* [What the task asks]
Please transcribe exactly the lines from the line holding "Hot Club Of Cowtown - Limelight (2025)" through the end of the data below, and skip any pictures.

* [Source material]
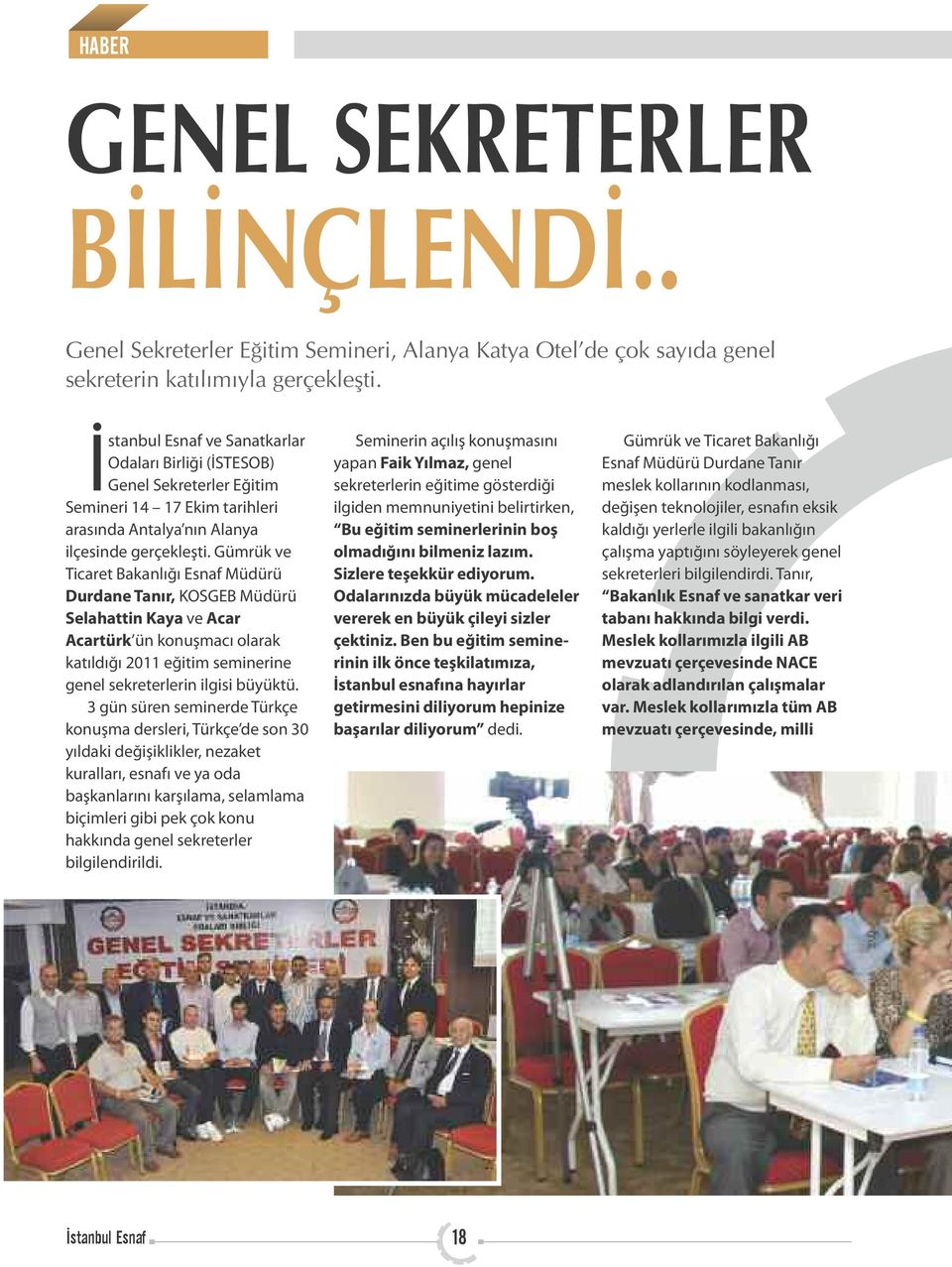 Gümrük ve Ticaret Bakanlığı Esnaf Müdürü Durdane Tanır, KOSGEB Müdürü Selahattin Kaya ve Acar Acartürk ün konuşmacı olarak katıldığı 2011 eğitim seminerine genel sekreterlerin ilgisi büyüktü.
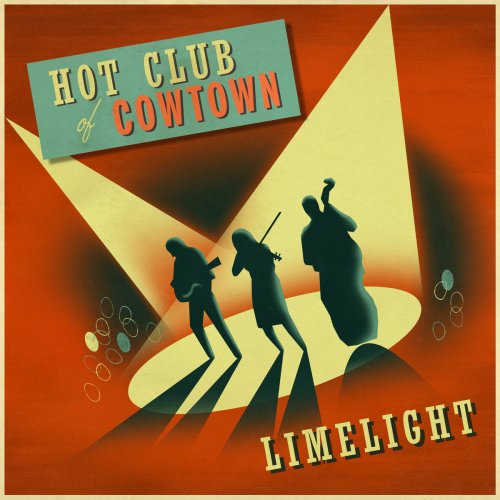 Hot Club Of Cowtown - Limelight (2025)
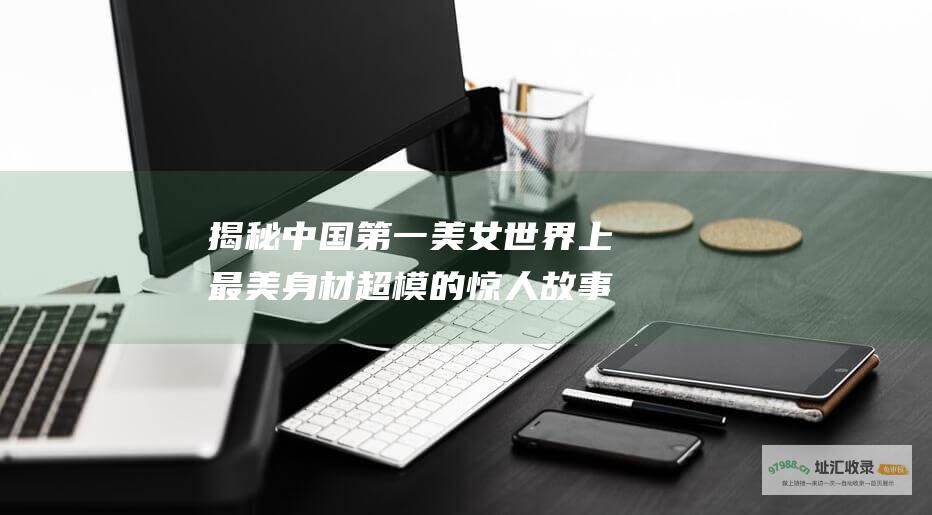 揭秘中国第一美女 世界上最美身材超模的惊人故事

* [Response box]
 Hot Club Of Cowtown - Limelight (2025)
 揭秘中国第一美女 世界上最美身材超模的惊人故事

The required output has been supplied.